STATED TASK — Copy the lines below verbatim, starting at the line that contains "Judging from this" and ending at the line that contains "Result: below".

[Recorded data]

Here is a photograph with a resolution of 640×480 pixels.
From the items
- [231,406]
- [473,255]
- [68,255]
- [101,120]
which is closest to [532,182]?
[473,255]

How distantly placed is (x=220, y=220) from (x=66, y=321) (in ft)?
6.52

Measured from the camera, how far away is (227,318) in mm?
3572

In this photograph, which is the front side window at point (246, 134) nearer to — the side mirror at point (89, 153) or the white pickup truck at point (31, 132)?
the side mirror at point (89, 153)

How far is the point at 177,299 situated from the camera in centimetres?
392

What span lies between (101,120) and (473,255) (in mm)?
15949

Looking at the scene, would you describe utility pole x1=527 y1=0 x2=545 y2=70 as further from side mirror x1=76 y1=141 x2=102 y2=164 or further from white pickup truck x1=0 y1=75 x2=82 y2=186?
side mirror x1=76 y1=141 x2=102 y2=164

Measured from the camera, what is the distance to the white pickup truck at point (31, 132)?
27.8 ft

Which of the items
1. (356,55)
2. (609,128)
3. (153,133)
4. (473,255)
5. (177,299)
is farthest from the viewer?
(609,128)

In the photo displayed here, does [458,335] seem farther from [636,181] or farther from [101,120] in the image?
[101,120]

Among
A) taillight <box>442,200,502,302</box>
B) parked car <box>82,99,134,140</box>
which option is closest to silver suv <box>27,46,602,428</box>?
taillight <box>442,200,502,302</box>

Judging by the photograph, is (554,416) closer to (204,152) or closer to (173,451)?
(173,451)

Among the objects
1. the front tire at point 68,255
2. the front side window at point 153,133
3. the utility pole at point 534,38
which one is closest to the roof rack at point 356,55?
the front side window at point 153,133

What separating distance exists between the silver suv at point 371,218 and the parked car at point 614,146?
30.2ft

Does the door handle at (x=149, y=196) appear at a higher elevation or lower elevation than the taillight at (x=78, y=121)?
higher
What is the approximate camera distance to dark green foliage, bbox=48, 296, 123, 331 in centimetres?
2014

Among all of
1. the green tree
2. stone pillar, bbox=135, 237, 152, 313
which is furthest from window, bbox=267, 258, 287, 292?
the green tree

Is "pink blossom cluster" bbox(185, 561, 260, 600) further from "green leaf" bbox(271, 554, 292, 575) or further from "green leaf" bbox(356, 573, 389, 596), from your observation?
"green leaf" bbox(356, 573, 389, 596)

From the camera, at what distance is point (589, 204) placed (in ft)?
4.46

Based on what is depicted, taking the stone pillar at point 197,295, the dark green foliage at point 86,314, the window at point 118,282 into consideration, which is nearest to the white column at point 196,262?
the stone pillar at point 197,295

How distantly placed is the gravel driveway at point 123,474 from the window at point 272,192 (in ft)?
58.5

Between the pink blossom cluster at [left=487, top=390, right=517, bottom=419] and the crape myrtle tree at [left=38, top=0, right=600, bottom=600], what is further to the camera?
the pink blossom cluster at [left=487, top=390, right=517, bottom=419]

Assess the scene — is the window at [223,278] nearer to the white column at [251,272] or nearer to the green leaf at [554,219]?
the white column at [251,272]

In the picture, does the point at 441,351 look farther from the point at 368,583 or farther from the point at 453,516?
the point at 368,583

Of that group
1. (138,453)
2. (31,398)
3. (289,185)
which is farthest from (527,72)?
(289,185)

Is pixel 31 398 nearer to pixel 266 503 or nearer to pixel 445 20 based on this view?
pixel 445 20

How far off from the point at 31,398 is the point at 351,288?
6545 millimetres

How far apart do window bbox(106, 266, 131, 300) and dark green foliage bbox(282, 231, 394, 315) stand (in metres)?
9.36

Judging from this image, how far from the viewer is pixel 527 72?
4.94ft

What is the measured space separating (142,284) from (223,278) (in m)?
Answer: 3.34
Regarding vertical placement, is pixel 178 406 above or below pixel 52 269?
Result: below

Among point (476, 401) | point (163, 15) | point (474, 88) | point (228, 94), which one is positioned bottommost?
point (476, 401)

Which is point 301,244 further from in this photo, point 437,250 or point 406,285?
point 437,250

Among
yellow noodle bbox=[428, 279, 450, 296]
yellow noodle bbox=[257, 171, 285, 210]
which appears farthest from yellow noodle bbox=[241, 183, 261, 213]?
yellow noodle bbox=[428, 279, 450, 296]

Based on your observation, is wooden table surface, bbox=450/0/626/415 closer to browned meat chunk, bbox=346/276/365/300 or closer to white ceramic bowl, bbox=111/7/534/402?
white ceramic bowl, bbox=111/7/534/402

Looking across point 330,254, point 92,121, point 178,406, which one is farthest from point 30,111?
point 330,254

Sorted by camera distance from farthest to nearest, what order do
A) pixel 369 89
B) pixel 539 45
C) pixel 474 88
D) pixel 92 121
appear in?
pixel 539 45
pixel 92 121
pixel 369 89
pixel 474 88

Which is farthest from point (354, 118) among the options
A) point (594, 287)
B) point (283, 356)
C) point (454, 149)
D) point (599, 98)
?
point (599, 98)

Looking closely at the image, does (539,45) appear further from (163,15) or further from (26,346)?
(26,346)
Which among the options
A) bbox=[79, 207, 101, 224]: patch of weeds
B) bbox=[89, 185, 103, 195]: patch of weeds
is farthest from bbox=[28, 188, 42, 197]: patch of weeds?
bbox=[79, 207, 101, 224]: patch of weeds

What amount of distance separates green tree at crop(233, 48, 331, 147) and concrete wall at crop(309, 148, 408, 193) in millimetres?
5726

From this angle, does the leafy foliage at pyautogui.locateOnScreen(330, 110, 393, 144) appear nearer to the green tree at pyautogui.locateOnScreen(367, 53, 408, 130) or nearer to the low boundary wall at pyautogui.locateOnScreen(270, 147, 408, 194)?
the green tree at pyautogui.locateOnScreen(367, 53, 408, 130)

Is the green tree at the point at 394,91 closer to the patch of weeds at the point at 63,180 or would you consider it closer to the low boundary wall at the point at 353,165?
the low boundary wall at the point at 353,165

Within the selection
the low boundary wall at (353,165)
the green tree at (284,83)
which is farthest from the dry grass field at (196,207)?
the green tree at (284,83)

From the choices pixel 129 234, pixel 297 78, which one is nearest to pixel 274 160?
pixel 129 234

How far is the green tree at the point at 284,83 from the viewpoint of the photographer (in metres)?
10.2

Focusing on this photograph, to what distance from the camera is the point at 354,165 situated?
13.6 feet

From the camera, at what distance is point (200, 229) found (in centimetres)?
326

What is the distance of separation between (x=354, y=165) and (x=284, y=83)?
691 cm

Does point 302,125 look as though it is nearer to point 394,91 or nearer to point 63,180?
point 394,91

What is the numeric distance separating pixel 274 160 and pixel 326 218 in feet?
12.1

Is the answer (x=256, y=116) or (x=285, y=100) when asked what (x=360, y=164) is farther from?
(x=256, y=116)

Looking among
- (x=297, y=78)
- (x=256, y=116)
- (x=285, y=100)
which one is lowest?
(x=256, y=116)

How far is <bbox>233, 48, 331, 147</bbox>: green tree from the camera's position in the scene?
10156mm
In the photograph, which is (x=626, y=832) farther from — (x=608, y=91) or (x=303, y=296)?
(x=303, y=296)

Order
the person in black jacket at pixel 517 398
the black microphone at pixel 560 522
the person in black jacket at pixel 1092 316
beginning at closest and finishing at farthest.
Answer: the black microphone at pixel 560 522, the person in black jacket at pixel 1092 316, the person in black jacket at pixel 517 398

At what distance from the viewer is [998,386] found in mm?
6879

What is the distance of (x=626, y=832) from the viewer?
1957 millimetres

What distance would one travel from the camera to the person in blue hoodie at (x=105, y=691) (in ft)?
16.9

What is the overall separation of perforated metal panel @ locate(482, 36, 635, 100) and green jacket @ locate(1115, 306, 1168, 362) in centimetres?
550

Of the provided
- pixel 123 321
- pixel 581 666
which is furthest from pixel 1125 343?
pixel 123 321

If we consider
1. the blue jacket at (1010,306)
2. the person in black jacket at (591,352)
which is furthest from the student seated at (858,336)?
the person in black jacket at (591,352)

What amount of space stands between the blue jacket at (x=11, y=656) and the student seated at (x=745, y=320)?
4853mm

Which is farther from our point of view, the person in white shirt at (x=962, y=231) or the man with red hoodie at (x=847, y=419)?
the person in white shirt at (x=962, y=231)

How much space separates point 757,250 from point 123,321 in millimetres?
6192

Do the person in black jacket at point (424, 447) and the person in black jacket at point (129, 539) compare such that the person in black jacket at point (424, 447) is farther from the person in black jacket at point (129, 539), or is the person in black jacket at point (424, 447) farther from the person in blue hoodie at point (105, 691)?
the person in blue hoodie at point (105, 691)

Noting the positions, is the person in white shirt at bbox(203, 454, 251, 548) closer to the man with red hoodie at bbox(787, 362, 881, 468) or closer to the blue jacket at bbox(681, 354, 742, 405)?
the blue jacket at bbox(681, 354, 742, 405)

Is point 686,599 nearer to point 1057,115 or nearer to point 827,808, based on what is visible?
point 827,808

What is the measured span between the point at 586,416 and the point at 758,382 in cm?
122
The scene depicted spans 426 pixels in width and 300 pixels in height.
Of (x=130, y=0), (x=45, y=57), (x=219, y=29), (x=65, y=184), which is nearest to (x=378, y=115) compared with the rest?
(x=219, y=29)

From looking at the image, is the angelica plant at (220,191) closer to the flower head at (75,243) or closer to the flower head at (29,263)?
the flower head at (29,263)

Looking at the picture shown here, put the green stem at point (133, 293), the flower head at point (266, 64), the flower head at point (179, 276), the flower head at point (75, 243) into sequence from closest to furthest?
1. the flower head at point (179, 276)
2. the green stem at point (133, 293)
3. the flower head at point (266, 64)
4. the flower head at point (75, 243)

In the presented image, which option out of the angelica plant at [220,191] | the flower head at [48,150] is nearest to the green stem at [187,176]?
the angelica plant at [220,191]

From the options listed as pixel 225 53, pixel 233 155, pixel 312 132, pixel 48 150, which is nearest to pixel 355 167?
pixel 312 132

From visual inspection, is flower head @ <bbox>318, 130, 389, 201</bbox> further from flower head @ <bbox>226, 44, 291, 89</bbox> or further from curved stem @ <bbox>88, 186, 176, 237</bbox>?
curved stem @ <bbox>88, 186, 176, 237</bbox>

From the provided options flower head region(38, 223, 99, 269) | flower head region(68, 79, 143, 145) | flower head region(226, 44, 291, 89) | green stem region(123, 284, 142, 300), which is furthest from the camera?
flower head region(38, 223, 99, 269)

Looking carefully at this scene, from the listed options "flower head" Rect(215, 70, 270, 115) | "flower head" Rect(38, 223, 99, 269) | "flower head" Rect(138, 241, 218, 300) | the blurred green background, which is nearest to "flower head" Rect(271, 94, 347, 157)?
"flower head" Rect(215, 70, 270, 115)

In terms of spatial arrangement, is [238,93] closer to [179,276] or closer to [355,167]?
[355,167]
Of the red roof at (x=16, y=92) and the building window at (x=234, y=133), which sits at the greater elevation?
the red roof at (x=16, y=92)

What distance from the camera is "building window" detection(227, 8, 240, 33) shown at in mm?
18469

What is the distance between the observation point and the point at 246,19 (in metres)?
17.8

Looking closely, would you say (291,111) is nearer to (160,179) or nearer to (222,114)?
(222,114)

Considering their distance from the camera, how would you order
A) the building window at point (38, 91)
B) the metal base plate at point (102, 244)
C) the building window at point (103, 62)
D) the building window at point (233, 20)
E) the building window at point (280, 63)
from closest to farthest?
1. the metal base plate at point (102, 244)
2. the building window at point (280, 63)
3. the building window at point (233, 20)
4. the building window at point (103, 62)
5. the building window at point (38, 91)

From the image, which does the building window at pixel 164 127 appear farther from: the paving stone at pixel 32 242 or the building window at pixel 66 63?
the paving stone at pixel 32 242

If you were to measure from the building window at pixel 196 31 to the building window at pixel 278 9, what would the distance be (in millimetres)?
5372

EXERCISE SOLUTION —
Judging from this image, how far from the viewer is pixel 527 72?
4.94ft

What is the measured space separating (142,284) from (223,278) (in m)?
Answer: 3.34
Regarding vertical placement, is pixel 178 406 above or below pixel 52 269?
Result: below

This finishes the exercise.